Lasting about 15 minutes, the fervor of a six-gun and a Boss of the Plains hat standoff on the Town Square for an iconic free flashback of the Old West

Jackson Hole Shoot Out 2

 

At 6 p.m. every day Monday through Saturday from Memorial Day to Labor Day, the Jackson Hole Playhouse sends their summer dramatists into the streets for a free, fun and family affair.

 

The Jackson Hole Shootout has been blasting the Town Square for fifty years. The longest running shootout in the country, the novelty of Clover the Killer first brought a rumble to the streets of Jackson in 1957.

 

The legends say that Clover the Killer was a hardened outlaw who rode into the dusty streets of Jackson ready for a fight with anyone who stepped in his way. He was the meanest, ugliest, no-good, hoss-thief this side of Teton Pass.  

 

Clover the Killer was no match for the Cache Creek Posse, however. The good guys, the ones who protected the women, children, and citizens of Jackson. Every night throughout the summer, starting in June 1956, the Posse would drag Clover the Killer into Town Square in an attempt to hang him. Undoubtedly, Clover never felt the noose tighten around his neck.

 

Either his thieven' friends would come a ridin' with their six guns and steal Clover right out from underneath the Posse or the rope would break or somethin' would happen. This was the beginning of the Jackson Hole Shootout Gang. 

 

How it all started can be debated.

 

Whether it was a group of businessmen concocting the idea up at the local Tavern with the story or just one all by himself, one thing is for certain, The Shootout was an immediate success, and remains one–the Jackson Hole Shootout is reportedly the longest continually running gunfight in the United States, having begun in 1957.

 

The group of businessmen were well known local characters and avid rodeo participants named Walt Spicer, Clover Sturlin and Bill Tanner.
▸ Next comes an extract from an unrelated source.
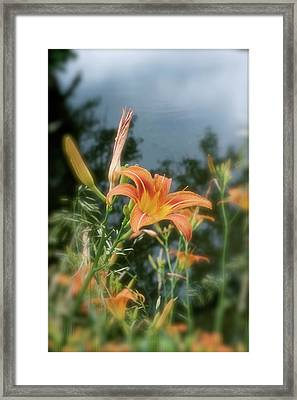 Faded Lily Framed Print
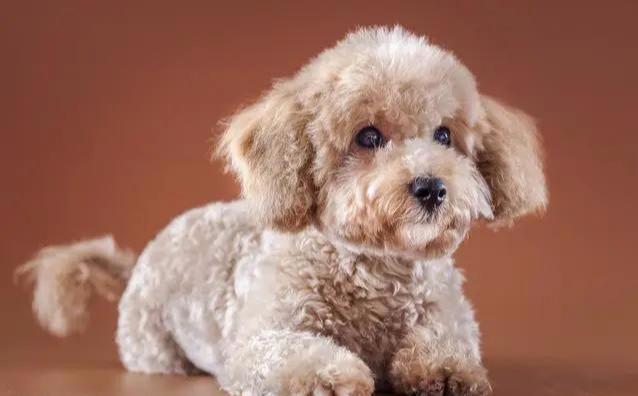 小狗头发皮肤变白该怎么办?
Clover was the rodeo clown who started the “Town Posse Show” – which would become the “The Shootout.” Sturlin led the show for many years, delighting tourists and visitors with his creation of the Shootout’s lead character “Clover the Killer.”

 

Dig into more lore about the Jackson Hole Shootout Gang and read about the modern interpretation of a smoking gun with local author, Alexandra Fuller’s Cowboys and Immigrants: An African Emigre’s Jackson, Wyoming. Fuller explores the Jackson Hole Shootout and other old west traditions of Jackson Hole, Wyoming in National Geographic. Read the story at nationalgeographic.com.

 

This crowd-drawing historic event is filled with singing, dancing, laughs, and gun fighting as it pays homage to a time gone by but whose legacy lives on at the northeast corner of the Square, the corner of Deloney and Center. 

 

Despite the wild nature that is regularly celebrated in tales of outlaws and Jackson Hole’s reputation at the turn of the century as a hideout for rustlers, the Jackson Valley has mostly been a peaceful place to call home. Original residents were mostly made up of Mormons and an assortment of outlaws each adopting a "live and let live" attitude toward one another as they forged a path into a future.